There is a proposed agreement to do just that, agreed to verbally during that Tuesday meeting, and nobody sees a roadblock to the words being signed in writing once the paperwork is complete.
“We hammered out an agreement in principle,” Mayor Mitchell said, regarding a deal he had been advocating “for at least three years…
“It has the potential for being a real economic stimulus for the Town of Pamplin, very much so,” the mayor said Friday.
He has visions for his community and never surrendered the dream of seeing the state park bring its final mile into Pamplin as originally conceived.
“No one can guarantee a renaissance will follow this,” Mitchell said, “but we can certainly increase our chances.”
Once the additional mile is constructed, trail traffic into the town will increase when people learn Pamplin is a destination and one with outside access to flushing toilets in the depot.
What Mayor Mitchell would really like to see, and what he believes is entirely possible, is revitalization for the town.
“We think there will probably be more store activity here that will follow when they get wind of this,” he said.
Bike shops, restaurants, trail supplies.
Businesses catering to the tens of thousands of hikers and cyclists expected to use High Bridge Trail State Park each year once it is open from Pamplin, through Farmville and across High Bridge, itself, and on toward Burkeville-where a final mile or so also needs to be negotiated.
Elton, who has publicly predicted the trail will one day attract close to one million people annually, has no trouble seeing Mayor Mitchell's vision.
“With the depot renovated and ready to serve as the main trailhead in Pamplin, the mayor is looking at the empty wonderful old brick buildings ripe for revitalization and support facilities,” Elton said, ticking off a list of potential businesses.
“All of this combined,” he said, “is pretty exciting stuff.”
Elton believes the deal will prove a win-win for Norfolk Southern, the Town of Pamplin, and High Bridge Trail State Park.
The railroad, Elton explained, will sell some abandoned rail line to DCR, enabling High Bridge Trail State Park to gain access to a parcel of land owned by the Town of Pamplin. The trail will also be dropped down onto the 460 business right-of-way as it makes its final approach, Elton said, “and come down and make the left-hand turn at the bridge and come right up at the depot.”
The deal-and Elton praised 59th District House of Delegates member Watkins M. Abbitt, Jr., for “shepherding” the process along-would allow Norfolk Southern to save money by abandoning an at-grade crossing, increasing safety and decreasing liability.
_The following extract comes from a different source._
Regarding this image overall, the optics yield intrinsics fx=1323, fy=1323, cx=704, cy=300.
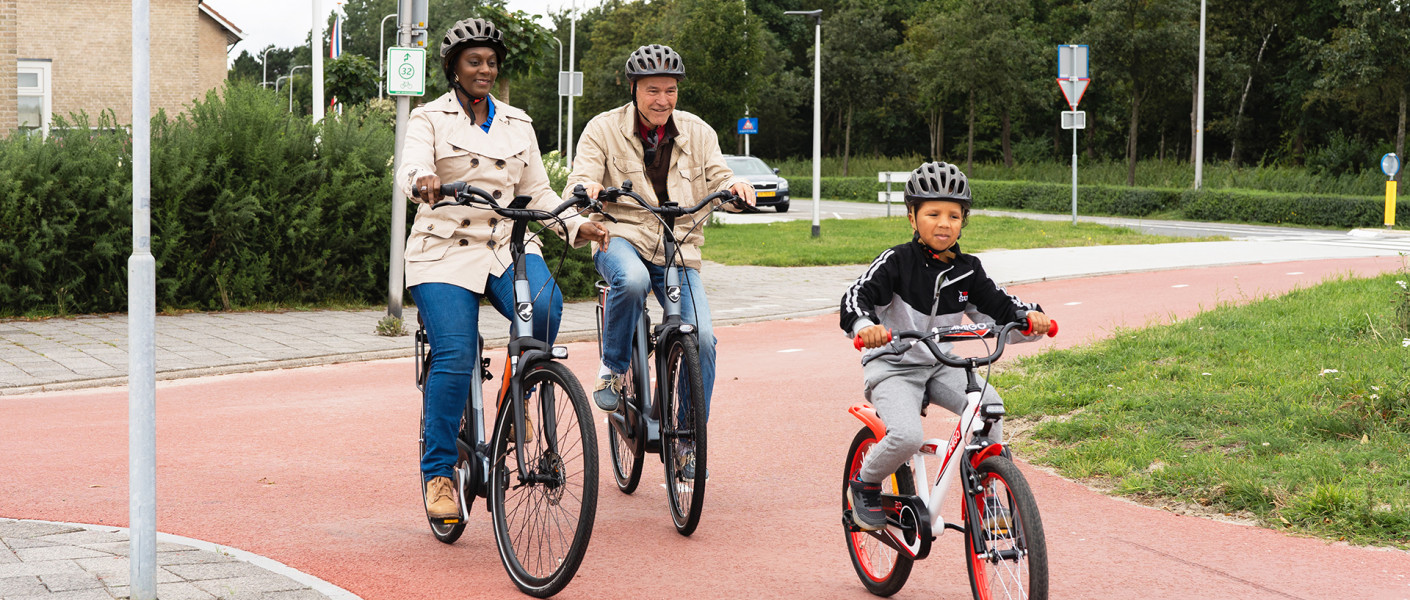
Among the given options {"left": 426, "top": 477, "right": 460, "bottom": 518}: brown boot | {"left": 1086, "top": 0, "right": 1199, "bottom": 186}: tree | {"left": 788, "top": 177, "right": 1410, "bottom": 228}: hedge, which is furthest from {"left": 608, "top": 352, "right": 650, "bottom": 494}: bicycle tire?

Mitchell explained that access for the timber products trucks to Pamplin's wood yard will be moved as part of trail construction, allowing the railroad to close the at-grade crossing.
“…The bottom line is we can get it (the trail) to the depot,” Elton said of the verbal agreement.
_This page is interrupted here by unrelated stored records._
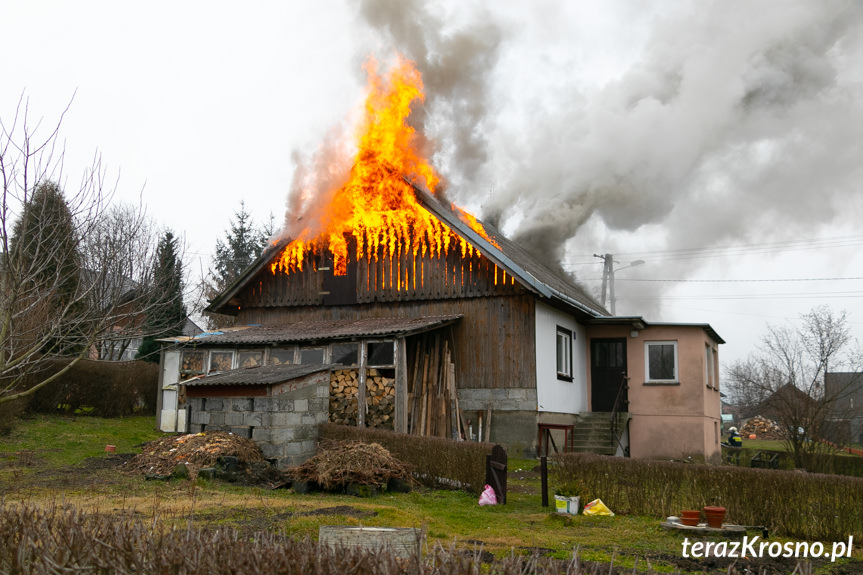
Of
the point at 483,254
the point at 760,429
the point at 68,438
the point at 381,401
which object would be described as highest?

The last several hundred yards, for those coming from the east, or the first several hundred yards for those beginning in Pamplin, “will be different, but it will be easy and safe,” he said, though perhaps not best-suited for horses, “but certainly for hikers and bikers.”
Getting the trail to the restored Pamplin Depot was a long sought goal for DCR, as well as Pamplin.
Elton said that “since the very beginning when the gift of the trail was made to us, Norfolk and Southern had created a challenge for us. The trail stopped about a mile from Pamplin. And Burkeville. And obviously both towns and the state parks are anxious to see the trail get into the center of those areas so that it will not only bring outdoor recreational access into the heart of the towns but also the economic development we think the trail will bring to the area will be stimulated, not retarded.”
As for Burkeville, Elton believes a breakthrough might be in the works for that town too.
The trail's future in Pamplin, however, will soon be put in writing on various documents.
Signed, sealed and delivered by a mayor who would not give up.